- **TASKS AND EXERCISES**:
1 – In the piece about spam e-mails, rewrite the paragraph that begins "I also love the trend" in two or three shorter sentences, keeping its main facts.
2 – Write a continuation of the piece about spam e-mails, starting right after its final line.

Where's the mystery? Where's the ooomph? Saintly Chain Saw has it. "Your orgasms will be etc etc" just doesn't. Back to Advertising 101, gentlemen. You failed!
I also love the trend, which seems to be waning a bit of late (sadly), of the random word jumble that masquerades as the name of a sender. Such as the e-mails I have received in the past from Tenderhearted Halfback, Uninspiring I. Spitoons, Connective F. Amputation or -- the all-time champ -- Hitlers S. Stubbornness. Ah yes, of all the things I remember about Hitler, it was his stubbornness that was most irritating.
But most excellent-awesome is the weird paragraph of seemingly haphazard words and phrases that accompany many of today's most popular spam e-mails.
Let me just for one moment break down the content of a recent spam e-mail I received. One which was attempting to sell me "Autodesk AutoCAD 2008" for the outrageously low price of $129.95. Just how outrageously low is that price? Well, according to the email, it retails for $6620.00. Yes, that's right, the spam was offering a deal on AutoCAD for a savings of $6590.05! Or a 99.5% discount, if you prefer percentages. Sound too good to be true? Of course it is!
But enough of the simply specious information, let's get to the befuddling data at the bottom of the email, the text below the imbedded JPEG that reads:
Snaps of ice cracking in the hidden air
The line between the outside and this room
Will hear the storm-blast of his clarion
Brush the lone giant in that somber pall.

- **ENTRIES SHOWN**:
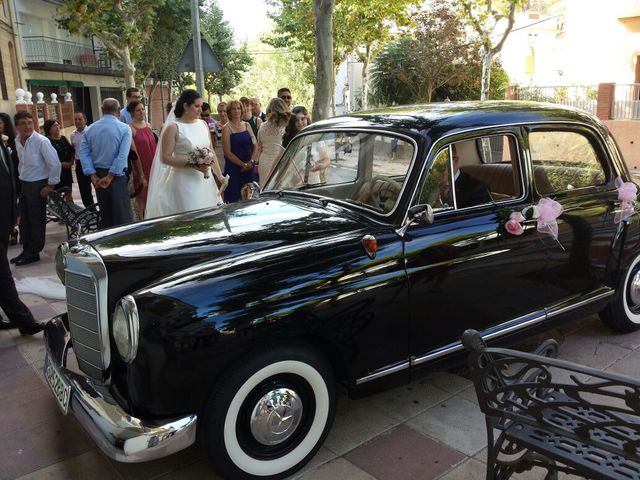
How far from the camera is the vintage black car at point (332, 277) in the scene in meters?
2.56

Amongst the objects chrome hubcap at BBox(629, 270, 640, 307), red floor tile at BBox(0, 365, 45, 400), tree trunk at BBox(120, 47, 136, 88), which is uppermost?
tree trunk at BBox(120, 47, 136, 88)

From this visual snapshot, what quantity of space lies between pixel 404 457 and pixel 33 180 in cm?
583

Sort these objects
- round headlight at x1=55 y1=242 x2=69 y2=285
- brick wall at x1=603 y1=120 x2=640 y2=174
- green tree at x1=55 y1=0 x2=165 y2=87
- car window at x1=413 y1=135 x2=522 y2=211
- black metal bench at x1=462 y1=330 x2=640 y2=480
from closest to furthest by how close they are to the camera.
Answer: black metal bench at x1=462 y1=330 x2=640 y2=480, round headlight at x1=55 y1=242 x2=69 y2=285, car window at x1=413 y1=135 x2=522 y2=211, brick wall at x1=603 y1=120 x2=640 y2=174, green tree at x1=55 y1=0 x2=165 y2=87

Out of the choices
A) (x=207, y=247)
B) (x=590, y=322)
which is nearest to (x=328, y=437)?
(x=207, y=247)

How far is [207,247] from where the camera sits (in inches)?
121

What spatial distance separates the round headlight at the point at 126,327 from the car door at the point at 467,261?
143 centimetres

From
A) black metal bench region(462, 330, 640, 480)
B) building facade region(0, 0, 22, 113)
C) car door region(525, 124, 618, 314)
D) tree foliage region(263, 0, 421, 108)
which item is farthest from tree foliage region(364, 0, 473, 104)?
black metal bench region(462, 330, 640, 480)

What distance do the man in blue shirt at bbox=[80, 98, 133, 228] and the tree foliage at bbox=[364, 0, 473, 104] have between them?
2202 cm

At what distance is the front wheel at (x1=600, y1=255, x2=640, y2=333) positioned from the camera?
4414 mm

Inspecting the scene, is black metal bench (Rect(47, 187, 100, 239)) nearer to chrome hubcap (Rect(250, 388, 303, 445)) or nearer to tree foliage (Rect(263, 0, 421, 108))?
chrome hubcap (Rect(250, 388, 303, 445))

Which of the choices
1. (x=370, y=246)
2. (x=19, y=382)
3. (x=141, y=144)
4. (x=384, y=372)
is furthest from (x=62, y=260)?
(x=141, y=144)

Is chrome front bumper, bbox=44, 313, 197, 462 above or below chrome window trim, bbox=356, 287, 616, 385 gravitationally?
above

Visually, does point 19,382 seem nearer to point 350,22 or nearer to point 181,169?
point 181,169

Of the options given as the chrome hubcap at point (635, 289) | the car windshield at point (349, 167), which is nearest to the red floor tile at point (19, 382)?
the car windshield at point (349, 167)
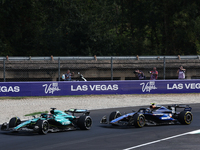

- **RESPONSES FOR EACH TASK**:
1 – I love the fading trend of spam senders with random word-jumble names, such as Tenderhearted Halfback, Uninspiring I. Spitoons, Connective F. Amputation and the all-time champ, Hitlers S. Stubbornness. Of all I remember about Hitler, his stubbornness was surely the most irritating.

2 –
And trumpet at his lips; nor does he cast
Of the matter of snow here. Both of us have grasped
And he is swathed in ever-petrified dread;
To watch me watch drowned snow lift from the lake.
Among us, only Alberti, then Sangallo,
Your red cheeks radiant against the wind,
Hoarfrost is in his bones and on his head,
When Arctic winds crack down from Canada
Upon from the right by far trees, that white place
End of the comedy.
Scrawny wolves, and you,
Event, the end of the painted road ends up
Empty streets I come upon by chance,
I. Further Exploration of Spitsbergen
So, I sorta figured, "This must be a poem, right? I wonder whose poem it might be." And without even really reading the words, scanning them at best, I grabbed the first line and plugged it in to a Google search. And quickly found that it was from "Midwinter Thaw" by Robert Pack. Success! For some reason, the sender of this spam email combined the dryness of AutoCAD software (not to mention savings!!) with the austere wordcraft of poet Robert Pack.
Oh wait! That's the second line from Mr. Pack's poem. And, um, none of the other lines match. Hmmmm. That's odd.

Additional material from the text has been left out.